Быть может, он принижал себя подобным образом, чтобы объяснить свой отказ от честолюбивых замыслов и не давать ни себе самому, ни своим друзьям ни малейшего предлога для сожалений. Был ли он искренен? Я не раз задавался этим вопросом и подчас сомневался, что человек его душевного склада, во всем стремящийся к совершенству, может столь безропотно примириться с поражением. Но ведь в самой честной искренности есть столько оттенков, есть столько способов сказать правду, не высказав ее до конца! Разве полнейшая отрешенность от всех соблазнов помешает бросить взгляд издалека на те самые соблазны, от которых отрекаешься? И найдется ли человек, владеющий своими чувствами настолько, чтобы поручиться, что к нему в сердце никогда не закрадется сожаление, сыскав лазейку между смирением, которое зависит от нас самих, и забвением, которое нам может принести только время.

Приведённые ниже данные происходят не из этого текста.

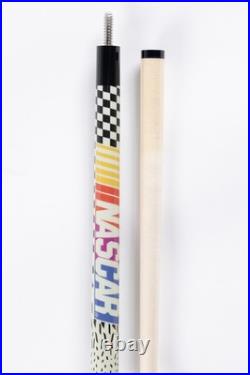 McDermott TRFR NASCAR Pool Billiard Cue 19oz 13mm tip 58 NEW WARRANTY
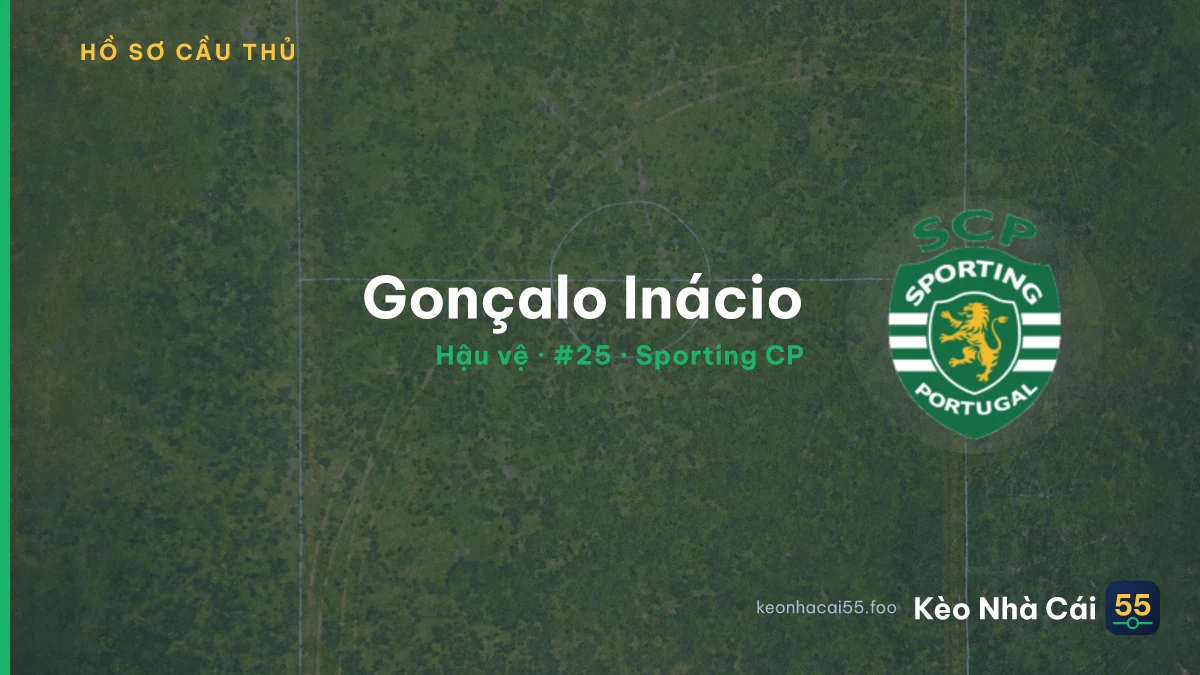 Gonçalo Inácio — Sporting CP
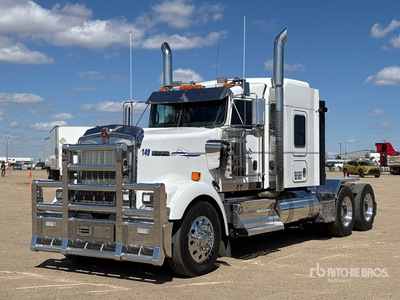 2022 Kenworth W900L 6x4 3- Achs Sattelzugmaschine mit Schlafkabine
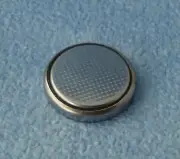 2 Small 3 Volt Lithium Batteries For LED Lights Dolls House Miniature Accessory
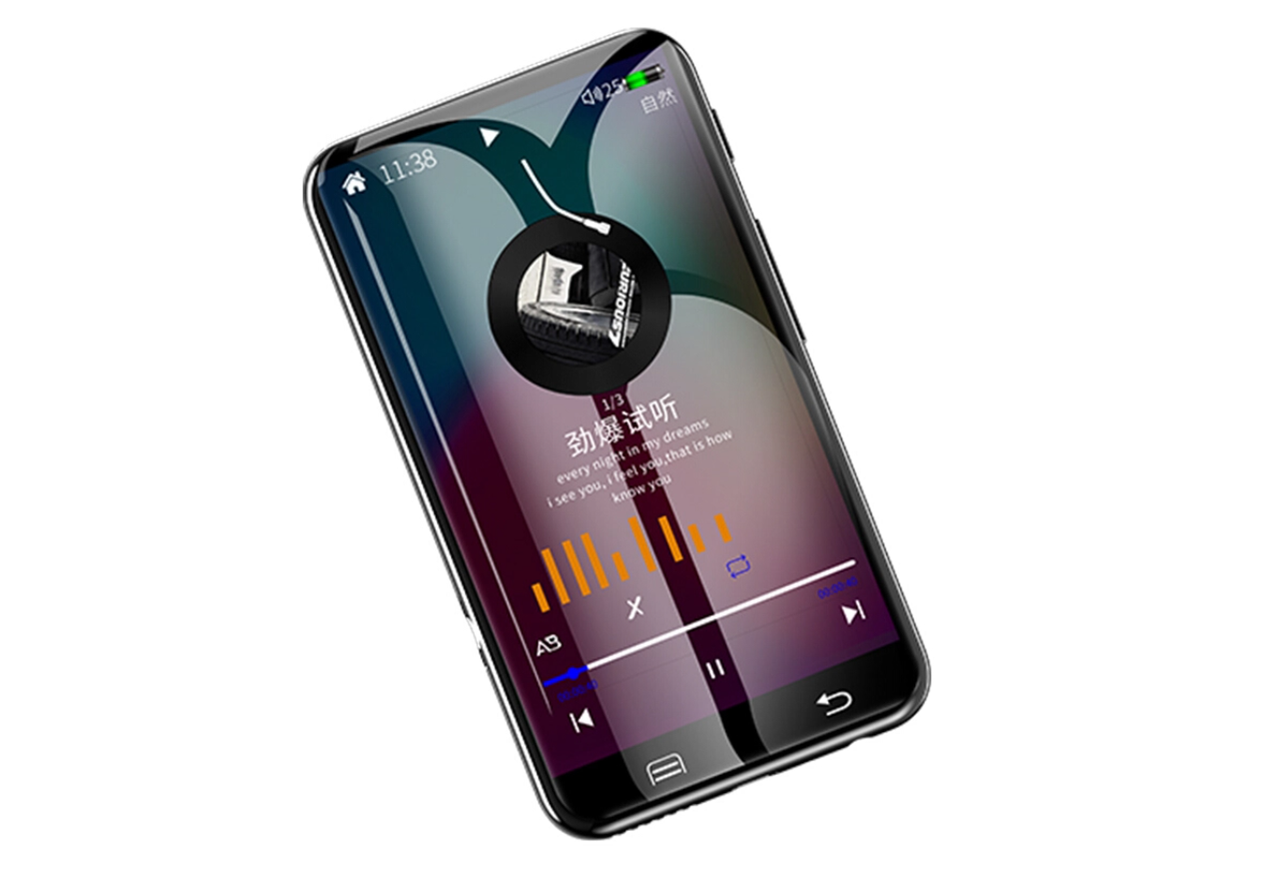 

Плеер MP3 JWD A9 Max Bluetooth HI FI Original 8gb с внешним динамиком
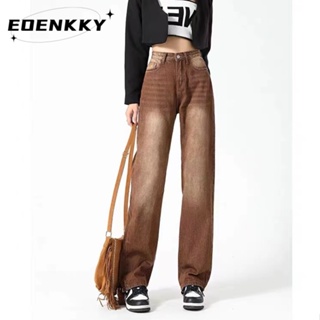 EOENKKY  กางเกงขายาว กางเกงเอวสูง สไตล์เกาหลี แฟชั่น 2023 NEW  Trendy คุณภาพสูง สวย สไตล์เกาหลี A23L06H 36Z230909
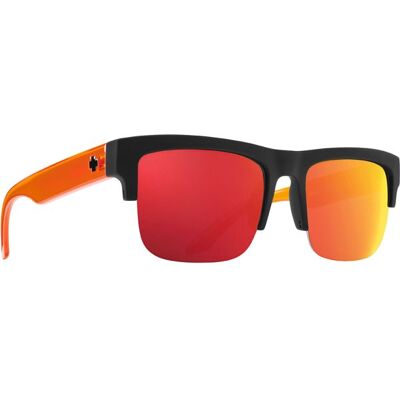 Brýle Spy Discord 5050 Soft Matte Black - Oranžová - Univerzální Brýle Spy Discord 5050 Soft Matte Black - Oranžová - Univerzální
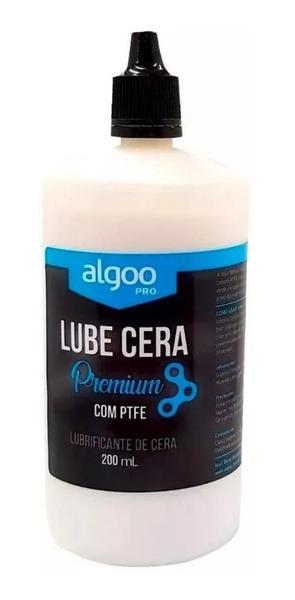 Imagem de Óleo Lubrificante Algoo Para Corrente Bicicleta Cera 200Ml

Впрочем, независимо от того, насколько справедлив он был к своему прошлому, не вполне сочетавшемуся с его нынешней жизнью – по крайней мере с его жизнью в описываемую пору, – он достиг той степени самоотречения, той степени безвестности, которая, казалось, свидетельствовала, что он оценил себя правильно. А потому я лишь ловлю его на слове, говоря о нем как о человеке, никому не ведомом. Он столь мало «кто-то» теперь – это его собственные слова – и столь многие могли бы найти самих себя на этих страницах, что я не совершу ни малейшей нескромности, обнародовав прижизненно портрет человека, так схожего обликом со многими другими. Если он чем-то отличается от великого множества тех, кто охотно узнал бы в нем себя, то лишь одной исключительной чертой, которой навряд кто-нибудь позавидует и которая состоит в том, что он вглядывался в себя с мужеством, встречающимся нечасто; и со строгостью, встречающейся еще реже, счел себя человеком вполне заурядным. Словом, хоть он и существует, но существует столь неприметно, что почти безразлично, в каком времени я поведу рассказ – в настоящем или в прошедшем.